If /usr/local/bin/libtool does not exist, you can install it from devel/libtool. It will install libtool and libtoolize in the /usr/local/bin path, which should get you past the error.


----------



## ibb27 (Mar 20, 2013)

Thanks, and sorry for the noise.


----------



## kpa (Mar 20, 2013)

It's not exactly noise because the port should install devel/libtool automatically if it's not installed because it's a build time dependency.


----------



## ibb27 (Mar 20, 2013)

Should I report the problem anywhere else or developers looking at the forums?


----------



## wblock@ (Mar 20, 2013)

converters/libiconv does have USE_AUTOTOOLS=  libtool.  If libtool was not already present, it should have been installed as a dependency.  The ports system thought it was installed, but the file /usr/local/bin/libtool was missing.  So the question is what happened to that file.  While it's possible this is a problem with the port, it's more likely something happened on the local system, deleting that file or maybe installing it to a different PREFIX in the first place.

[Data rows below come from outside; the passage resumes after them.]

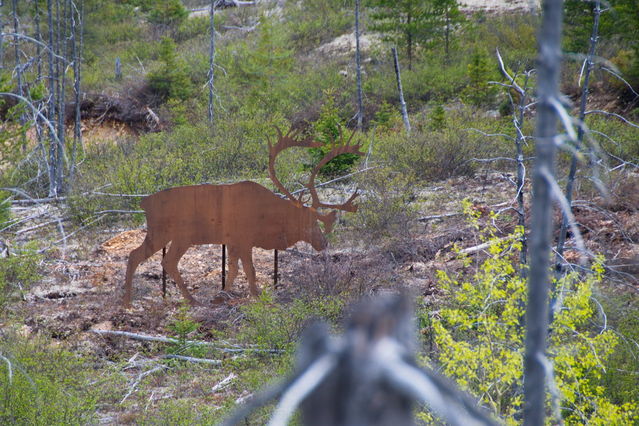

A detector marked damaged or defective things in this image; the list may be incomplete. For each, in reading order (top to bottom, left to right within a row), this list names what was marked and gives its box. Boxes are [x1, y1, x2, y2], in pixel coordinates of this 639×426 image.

rusty metal cutout [124, 126, 364, 306]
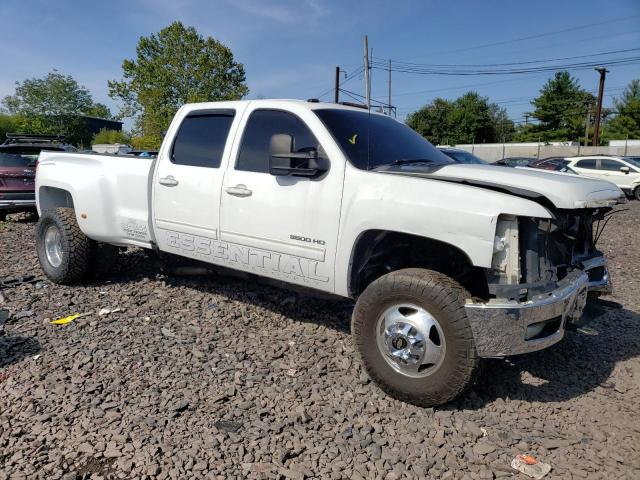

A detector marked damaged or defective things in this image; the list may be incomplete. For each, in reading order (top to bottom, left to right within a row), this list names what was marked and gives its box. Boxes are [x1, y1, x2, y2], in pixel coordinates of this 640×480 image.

crumpled front bumper [462, 270, 588, 356]
damaged front end [464, 206, 616, 356]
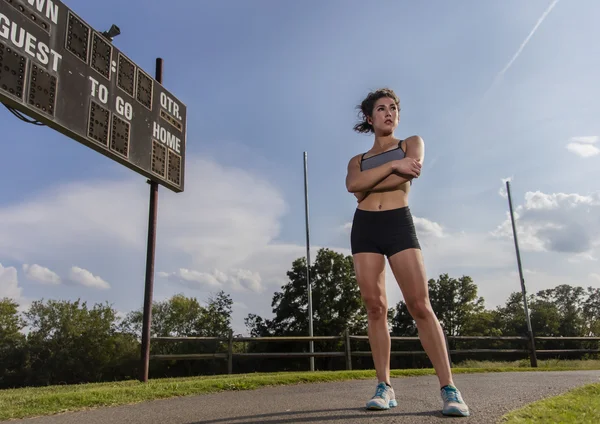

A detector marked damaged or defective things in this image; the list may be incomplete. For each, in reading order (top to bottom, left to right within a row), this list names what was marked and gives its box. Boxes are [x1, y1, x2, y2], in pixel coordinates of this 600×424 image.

rusty metal pole [139, 57, 162, 384]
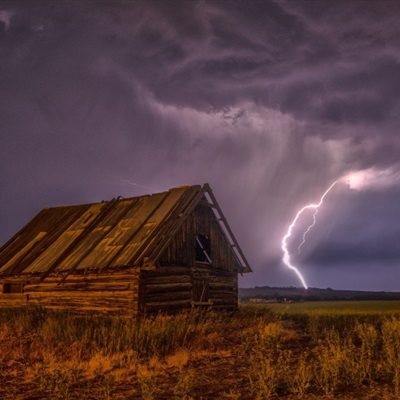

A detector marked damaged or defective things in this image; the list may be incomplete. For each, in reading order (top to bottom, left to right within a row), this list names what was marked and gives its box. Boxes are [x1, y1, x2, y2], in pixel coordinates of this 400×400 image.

broken barn window [195, 234, 211, 262]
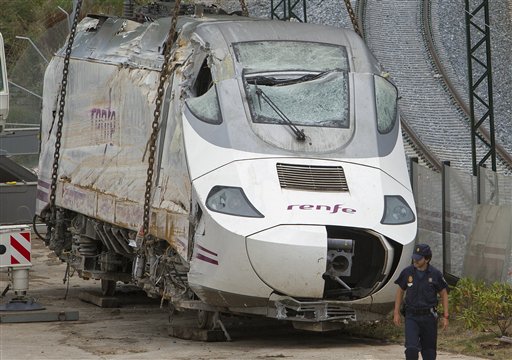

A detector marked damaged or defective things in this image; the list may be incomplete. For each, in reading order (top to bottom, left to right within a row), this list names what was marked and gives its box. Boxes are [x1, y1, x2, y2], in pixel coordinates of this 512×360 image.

damaged train car [38, 10, 418, 332]
rusty train carriage [38, 12, 418, 330]
shattered windshield [234, 41, 350, 129]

TLDR: don't report it as a bug unless you can repeat the problem.


----------



## ibb27 (Mar 20, 2013)

Strange, x11/xorg was the first package that I wanted to install, and when I found there was no binary package, it was the first that I tr*i*ed to install via ports. I'll install FBSD FreeBSD on new system tomorrow (with X11), and I will tell you the results.


----------